Rethinking the database with drop-in replacements
- Abhishek Tiwari
- Data
- 10.59350/sy6ep-jcf09
- Crossref
- September 27, 2015
Table of Contents
We are observing a new era in database technology space, drop-in replacements with order of magnitude improvement in performance over their counterparts. First Amazon Aurora and now Scylla DB. Although the concept of drop-in replacements is not something new but most recently these substitutes started pushing the performance boundaries using completely overhauled architecture. Apart from feature parity, the focus for drop-in replacements is shifted towards lowering operational and infrastructure costs with the ability to scale and heal.
Amazon Aurora
As discussed before on this blog, Amazon Aurora is the fully compatible substitute for MySQL 5.6 with 5x increase in throughput performance over stock MySQL 5.6 on the similar hardware. In addition, Amazon Aurora reduces latency often down to single digit milliseconds. Aurora’s fault-tolerance and self-healing mechanics can be considered as best in class. Before Amazon Aurora, MySQL had at least two popular enhanced drop-in substitutes - MariaDB and Percona. But as eloborated here Amazon Aurora is a game changer.
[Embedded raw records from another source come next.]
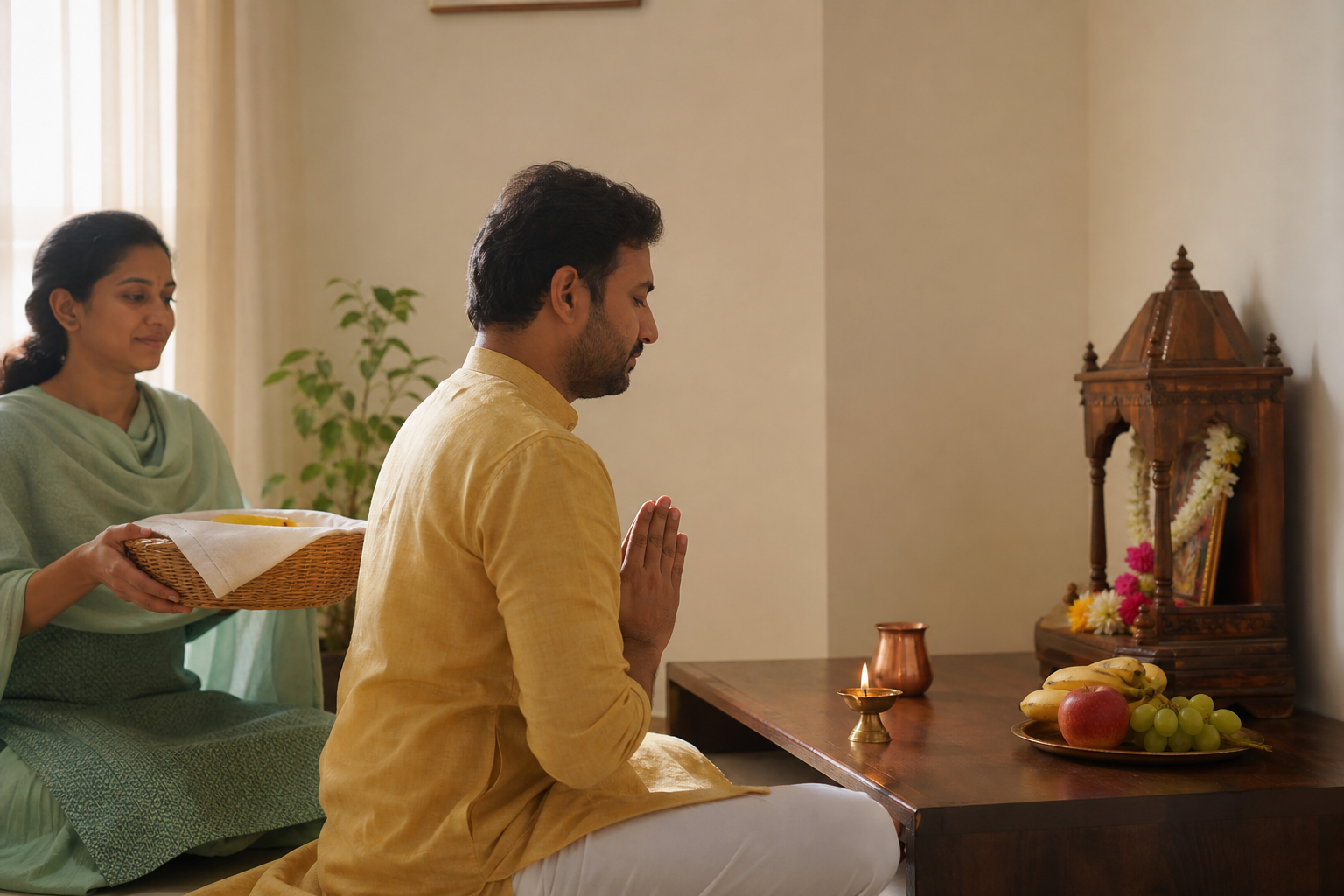 A person prays before a simple home altar with one oil lamp, water, flowers, and fruit while a family member holds a covered fruit basket nearby.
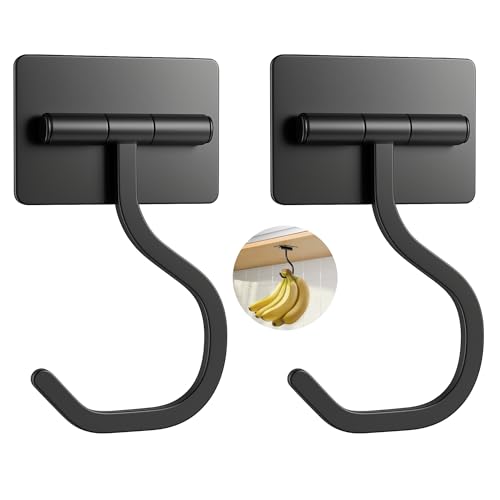 bussdis Short Banana Hook Under Cabinet - 2 Pack Adhesive Banana Hanger Under Counter, Metal Banana Holder Stand for Hanging Bananas or Kitchen Utensil, Keeps Bananas Fresh, Black - Image 1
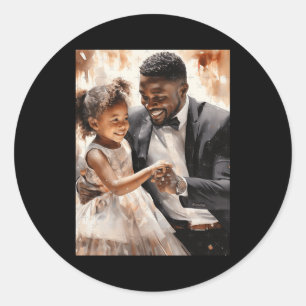 Sticker Rond Mémoires Mélodiques - Fille Noire Dansant Avec Sa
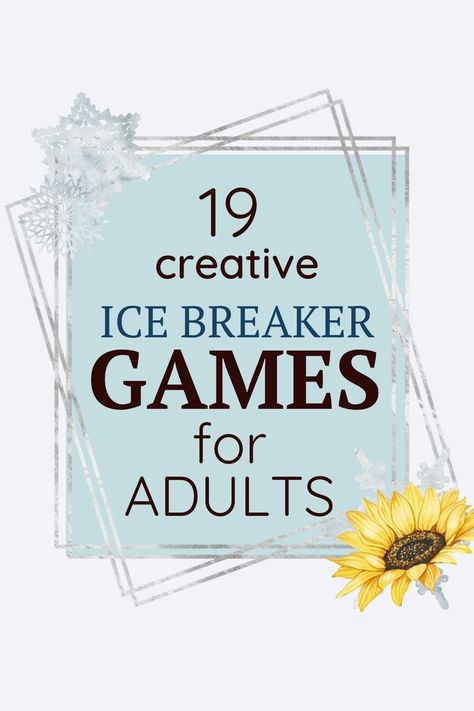 Gather your closest companions and newly acquired acquaintances and introduce them to a night of fun and laughter. I hope this list of ice breaker games for adults will help you make your next meeting Team Ice Breaker Games, Ice Breaker Games Adults, Ice Breaker Party Games For Adults, Group Ice Breakers For Women, Breaking Ice Activities, Couples Ice Breaker Games, Ladies Night Ice Breaker Games, Breaking The Ice Games, Ice Breaking Games For Adults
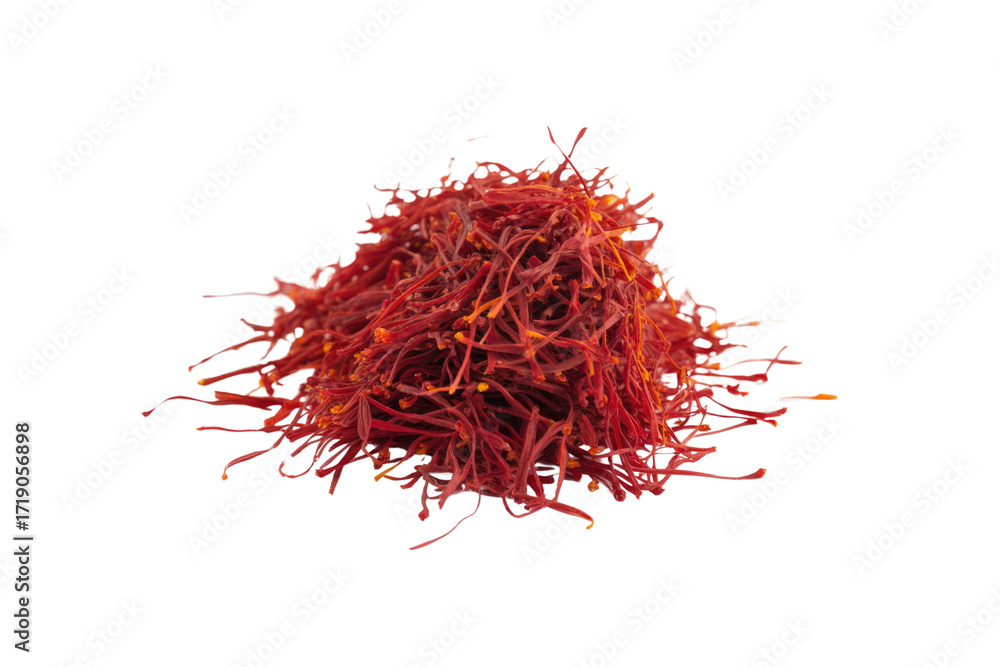 Naklejka premium A pile of dried saffron threads, a valuable spice with a rich red color and intense aroma. background removed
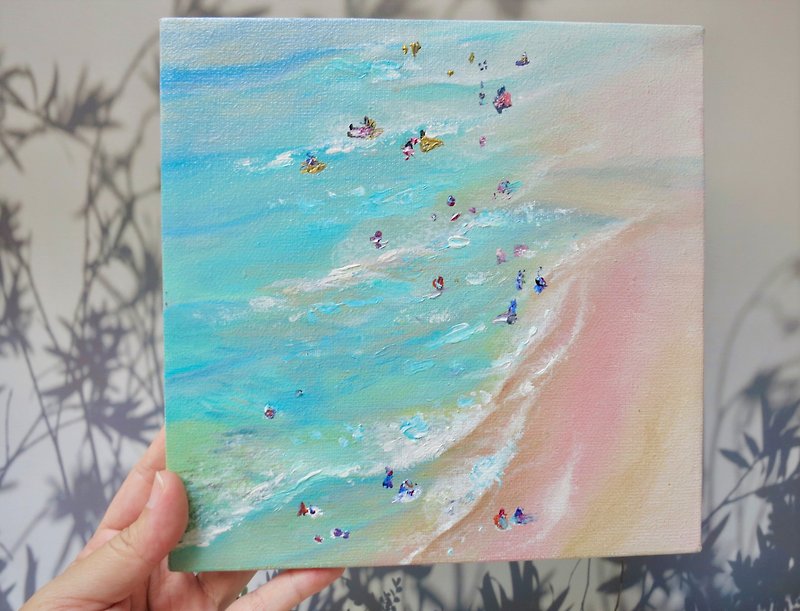 ภาพวาดอะคริลิควิวทะเล Pastel seascape.Acrylic painting on canvas. Size 20x20cm. - ตกแต่งผนัง - ผ้าฝ้าย/ผ้าลินิน หลากหลายสี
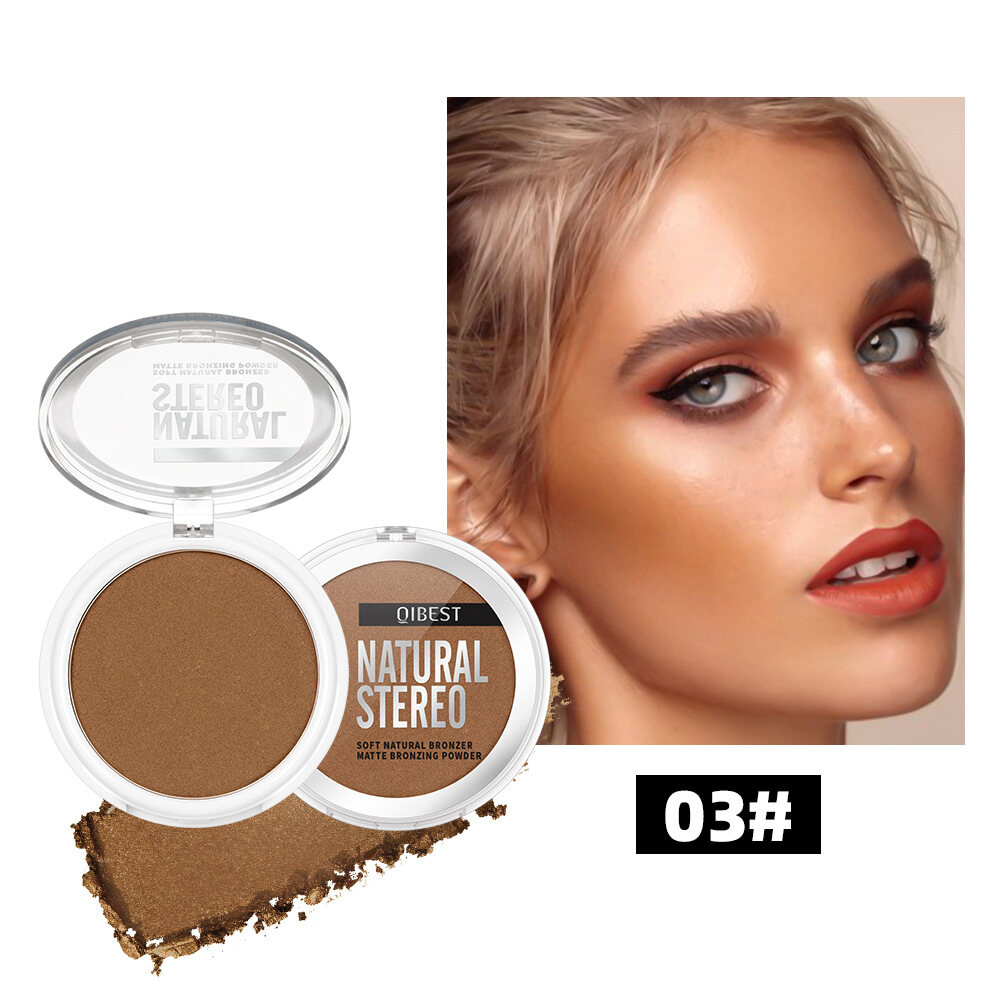 Dorisna Matte Contouring Bronzer Pressed Powder Natural Facial Contour Palette Nose Shadow Makeup Powder Cosmetics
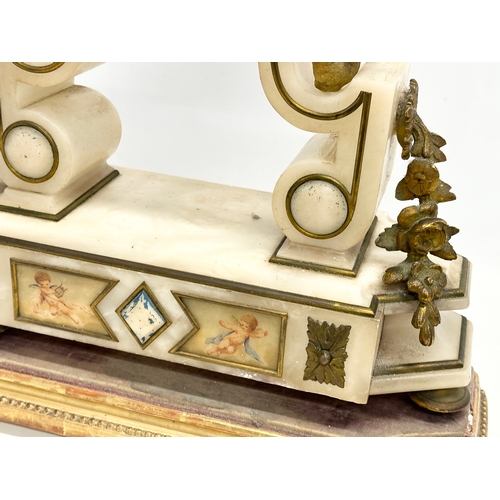 129 - A large late 19th century French onyx and gilt brass mantle clock on stand. 40x12x49cm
Scylla drop-in replacement for Cassandra
Scylla which claims to be the world’s fastest column-store database is a drop-in replacement for popular NoSQL database technology Apache Cassandra 2.1.9. Scylla supports Cassandra data format (SSTable), configuration, and all relevant external interfaces. Key Cassandra tools (CQLSh, cassandra-stress, nodetool) are either fully or partially compatible. Scylla supports the majority of CQL keyspace, and table operations, but currently it lacks support for ALTER TABLE , DROP TABLE, TRUNCATE and pagination. Similarly, support for the multiple data centers, which is a key Cassandra feature, is a work in progress.
Scylla architecture
Scylla architecture is based on a shared-nothing approach at individual core level which means Scylla avoids the core locking, and latency due coordination across cores. To achieve the extreme performance on multicore hardware, Scylla uses the Seastar framework. Basically, Scylla runs multiple engines, one per core, each with its own memory, CPU, and multi-queue NIC which allows to squeeze the most out of the hardware. For those who are unfamiliar with Seastar, it is an advanced, open-source C++ framework for high-performance server applications on modern hardware.
Scylla benchmarks
The following benchmark compares Cassandra and Scylla throughput on a single server. Benchmark suggests Scylla can achieve up to 1 million transactions/second per server. In addition, Scylla’s measured consistent latency under 1ms (99th percentile) significantly lower than Cassandra’s, while providing significantly higher throughput.
Closing thoughts
These innovations are not just driving the performance to next level but also cutting the total cost to achieve the required throughput and latency. You pay much less towards the infrastructure cost despite the order of magnitude improvement in performance and latency.